Three Synagogues in One Week. Canada, This Is Your Crisis Too.
This post is co-written by Rev. Jason Byassee, Senior Pastor of Timothy Eaton Memorial Church, Toronto and Rev. David Larmour is Senior Pastor of King Street Community Church, Oshawa.
Three Toronto-area synagogues. One week. That is where we are. A week ago Monday, shots were fired at Temple Emanu-El in North York, hours after families had gathered there with their children for Purim celebrations. Then, in the early hours of Saturday morning, bullets struck Shaarei Shomayim on Glencairn Avenue and Beth Avraham Yosef of Toronto in Thornhill — two more congregations, two more sets of shattered windows, two more communities waking up to the possibility that they are no longer safe in this city. No one has been injured, thank God. But that is not the point. The point is that someone — or several someones — is firing weapons at Jewish houses of worship in Canada, and they are escalating.
Canada has a decision to make. Not the Jewish community. Canada.
We write as three faith leaders — a rabbi and two Christian ministers — who share a conviction that transcends our traditions: what is happening on our streets is not a Jewish problem that the rest of Canada is free to observe with sympathy from the sidelines. It is a test of whether this country means what it says about pluralism, safety, and the equal dignity of every community. And right now, Canada is failing that test.
Since October 7, 2023, antisemitic incidents in Toronto have accounted for nearly two-thirds of all reported hate crimes. Seven synagogues in the Greater Toronto Area have now been targeted with gunfire. Political leaders have issued statements. Police have increased patrols. And yet the shootings continue — not despite these responses, but through them, which tells us something important: what we have done so far is not enough.
One of Rabbi Wernick’s congregants recently shared a conversation he’d had with his parents, both Holocaust survivors. When he returned from his first trip to Israel, he asked them why they had never moved there. Their answer: they chose Canada because they did not want their children to live in fear. They did not want the violence of the old world to follow them into a new one. Canada, they believed, was different.
We are writing this piece because we are no longer sure that is true. And we believe Canadians need to hear that directly.
The shootings took place during the week of Purim, the Jewish festival that commemorates survival in the face of annihilation. In the Book of Esther, Mordecai refuses to be silenced by fear — and he refuses to allow those with power and access to remain passive. His message to Esther is not a request. It is a demand: “Do not think you will escape this.”That demand belongs now to every Canadian who has watched these events unfold and has not yet asked what they are going to do about it.
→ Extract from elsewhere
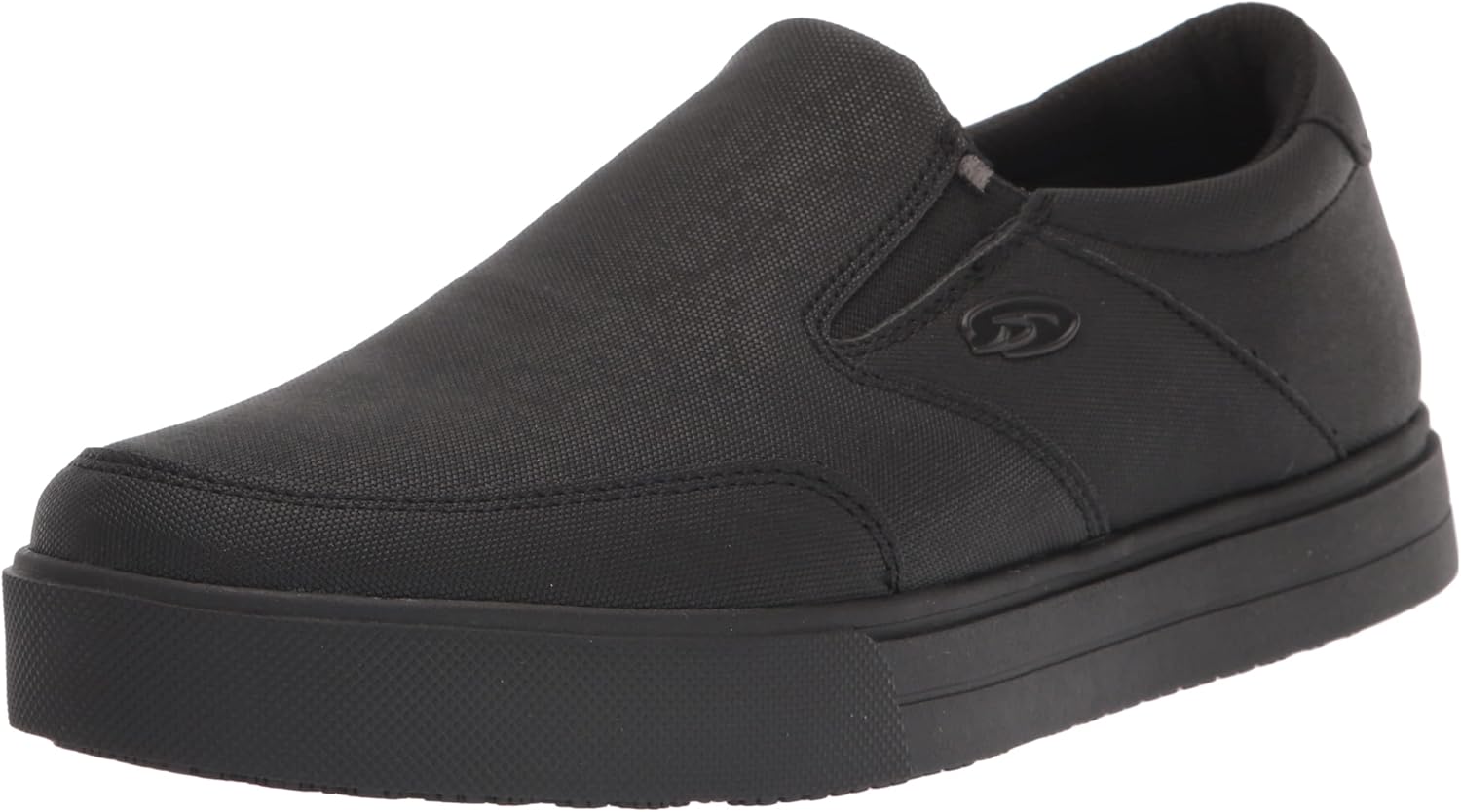Мужские рабочие кроссовки Dr. Scholl's Valiant с противоскользящей подошвой, черный
Мужские рабочие кроссовки Dr. Scholl's Valiant с противоскользящей подошвой, черный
The Christian tradition is equally unambiguous. “Blessed are the peacemakers” is not a call to quiet tolerance. It is a call to active, costly pursuit of justice. Peacemaking requires naming what is happening, confronting it, and bearing some of the weight of it yourself.
So let us name it plainly: targeting Jews in Canada for the policy decisions of the Israeli government is wrong. Not complicated. Not a matter of perspective. Wrong. No political position — however sincerely held — justifies firing a weapon at a synagogue. No foreign conflict licenses violence against a community at prayer in Thornhill or North York. The people pulling these triggers are not making a political statement. They are committing hate crimes. And the communities that have, through rhetoric and silence, made those acts feel culturally permissible bear some responsibility for what is happening.
We are calling on political leaders at every level of government to move beyond condemnation. Prime Minister Carney has pledged federal resources to identify those responsible — that matters, and we are grateful. But identification and prosecution are not the same as prevention. We need robust and visible enforcement of hate crime laws, coordinated federal and provincial strategy, concrete accountability for those inciting violence, and a genuine public reckoning with the networks and rhetoric driving this escalation. We need leaders who are willing to say not only “this is not who we are,” but to act as though they believe it.
The Holocaust survivors who chose Canada understood something the rest of us are being forced to relearn: a society’s commitments are only as strong as what it does when those commitments are tested. Canada has always prided itself on being a country where difference is not danger, where people of every background can live with dignity on these streets.
That covenant is not self-sustaining. It requires active defense. And this week, it is under assault.
The question Mordecai puts to Esther is the question this moment puts to every Canadian: You are here. You have a voice. What are you going to do?